Tuesday, September 19, 2006

The Churchill Series - Sept. 19, 2006

(One of a series of weekday posts on the life of Winston S. Churchill.)

We are continuing today a “walk in Churchill’s footsteps” we started yesterday at The Savoy Hotel from which we walked East, past Charing Cross Station and up to the corner of Trafalgar Square, a very easy walk of less than 10 minutes.

After crossing the square we came to The Admiralty building from which the King summoned Churchill to Buckingham Palace in the early evening hours of May 10, 1940. We had just walked under Admiralty Arch and were starting our way up the Mall to the palace, a distance of a less than a mile.

We stopped at that point and continue now.

As you walk in the direction of the palace look to your left.
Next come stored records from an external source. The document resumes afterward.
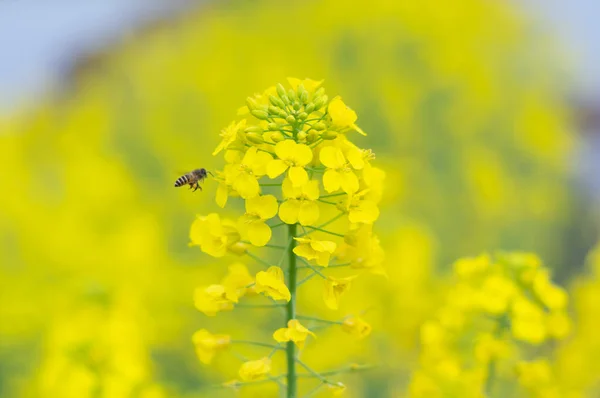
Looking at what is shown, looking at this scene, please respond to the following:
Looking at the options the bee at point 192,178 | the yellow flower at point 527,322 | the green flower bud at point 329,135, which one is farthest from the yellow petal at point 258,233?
the yellow flower at point 527,322

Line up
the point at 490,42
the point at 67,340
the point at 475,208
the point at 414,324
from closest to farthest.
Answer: the point at 67,340
the point at 414,324
the point at 475,208
the point at 490,42

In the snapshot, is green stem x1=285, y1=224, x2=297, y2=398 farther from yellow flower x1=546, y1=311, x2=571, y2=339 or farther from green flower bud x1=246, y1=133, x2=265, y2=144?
yellow flower x1=546, y1=311, x2=571, y2=339

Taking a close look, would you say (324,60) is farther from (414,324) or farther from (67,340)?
(67,340)

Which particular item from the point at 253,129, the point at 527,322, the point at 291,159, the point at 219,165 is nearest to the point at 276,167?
the point at 291,159

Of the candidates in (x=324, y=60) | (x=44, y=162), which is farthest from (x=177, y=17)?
(x=324, y=60)

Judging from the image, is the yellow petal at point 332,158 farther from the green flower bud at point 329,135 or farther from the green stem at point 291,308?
the green stem at point 291,308

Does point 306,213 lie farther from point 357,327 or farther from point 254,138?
point 357,327
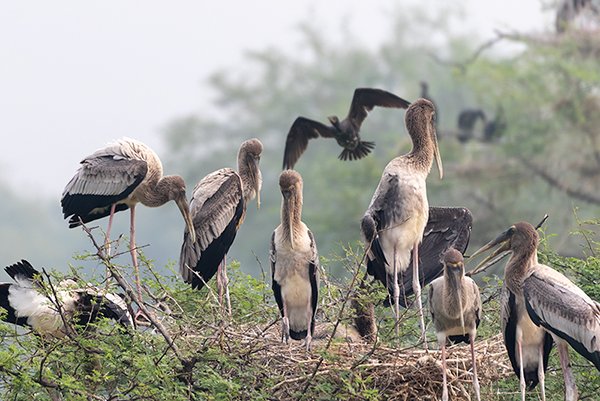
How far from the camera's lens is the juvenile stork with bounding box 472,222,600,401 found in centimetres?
710

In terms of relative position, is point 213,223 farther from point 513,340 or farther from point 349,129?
point 349,129

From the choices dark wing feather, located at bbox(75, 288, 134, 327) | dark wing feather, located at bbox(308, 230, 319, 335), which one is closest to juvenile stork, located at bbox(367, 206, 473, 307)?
dark wing feather, located at bbox(308, 230, 319, 335)

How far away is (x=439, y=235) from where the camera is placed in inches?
352

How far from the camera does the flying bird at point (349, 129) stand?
1105 centimetres

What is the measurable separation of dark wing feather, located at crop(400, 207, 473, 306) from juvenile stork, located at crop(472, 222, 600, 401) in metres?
1.07

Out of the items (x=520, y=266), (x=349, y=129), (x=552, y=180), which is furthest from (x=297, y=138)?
(x=552, y=180)

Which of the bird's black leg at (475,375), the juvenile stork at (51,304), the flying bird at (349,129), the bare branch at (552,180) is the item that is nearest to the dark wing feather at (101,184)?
the juvenile stork at (51,304)

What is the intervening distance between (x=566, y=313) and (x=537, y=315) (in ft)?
0.57

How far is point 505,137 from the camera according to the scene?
880 inches

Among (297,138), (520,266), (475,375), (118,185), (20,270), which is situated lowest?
(475,375)

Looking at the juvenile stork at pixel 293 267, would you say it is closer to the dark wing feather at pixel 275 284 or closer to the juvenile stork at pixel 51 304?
the dark wing feather at pixel 275 284

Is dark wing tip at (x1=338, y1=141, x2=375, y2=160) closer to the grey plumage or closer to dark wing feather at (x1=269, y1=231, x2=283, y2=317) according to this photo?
the grey plumage

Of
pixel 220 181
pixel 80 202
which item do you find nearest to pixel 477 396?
pixel 220 181

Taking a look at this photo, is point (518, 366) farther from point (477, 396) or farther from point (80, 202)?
point (80, 202)
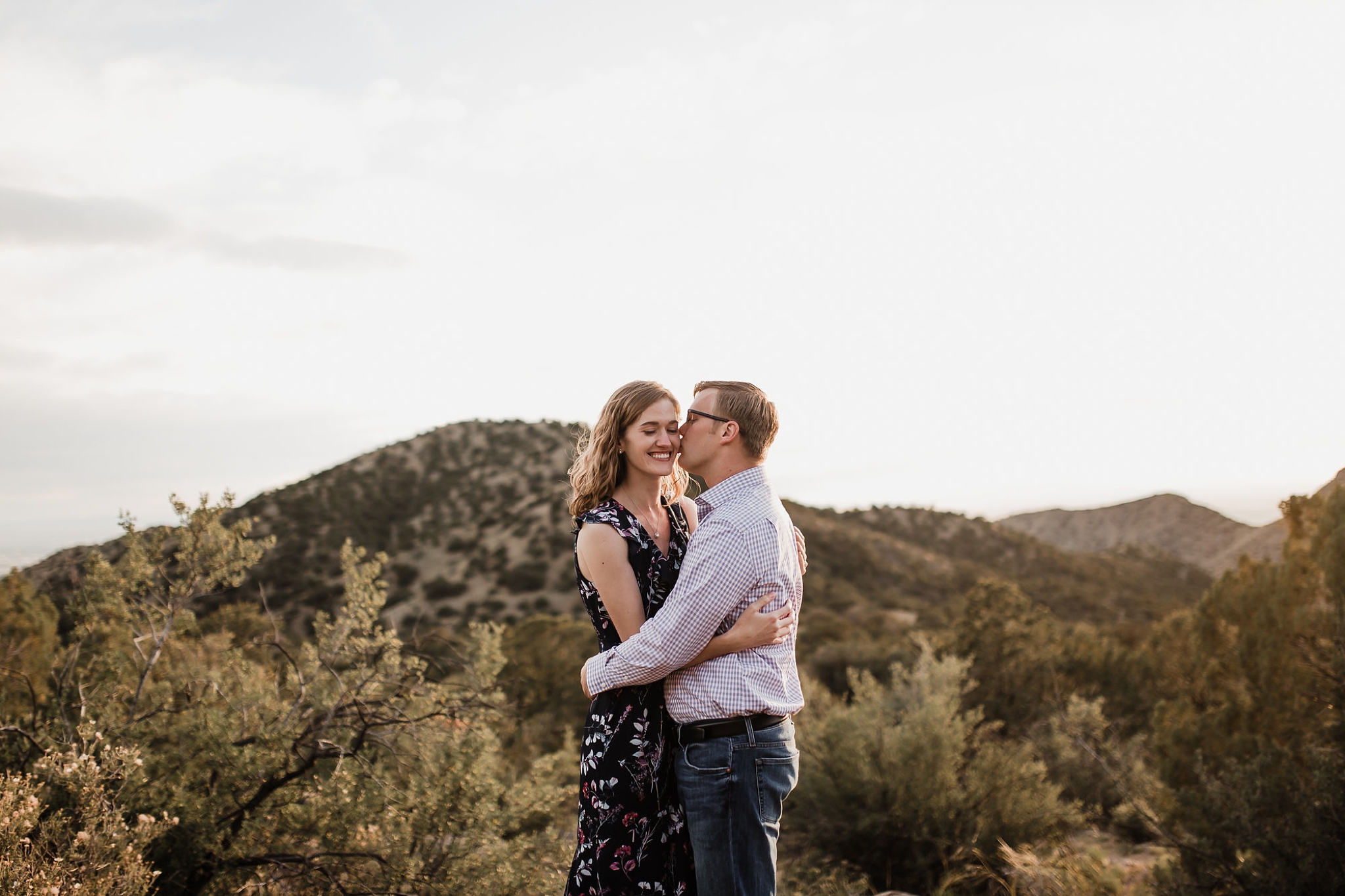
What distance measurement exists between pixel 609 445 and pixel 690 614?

You’ll see one of London’s loveliest parks, St. James. It has a lake which at its end closest to the Admiralty contains an area called Duke Island because - well, you can guess why.

Churchill loved St. James Park. When he was First Lord of the Admiralty from 1911 to 1915 and again from 1939 to 1940, the park was “in his backyard” because the First Lord lived as well as worked at the Admiralty.

During his first tenure as First Lord, Churchill often took his young children to see and feed the ducks, geese, swans and birds that nest in the island area.

During WWII Churchill frequently took his walks in St. James, which is also close to Downing Street. His principal bodyguard, Inspector Walter Thompson, tells a number of stories about those walks, often taken during blackouts. Thompson would beg Churchill not to go out in the blackout but off they went. One evening Churchill almost walked into a tree trunk.

The next day, a desperate Thompson convinced Churchill to let him make an adaptation to Churchill’s walking stick.

Thompson taped a flashlight (he called it “a torch”) to the end of Churchill’s stick. Then he taped a kind of “collar” around the light end of the torch so only a narrow beam shone from it. With the aid of that device, Churchill had no more close encounters with tree trunks in St. James.

Tomorrow, well turn away from Buckingham Palace and walk toward Churchill’s two favorite London destinations: Parliament and 10 Downing Street.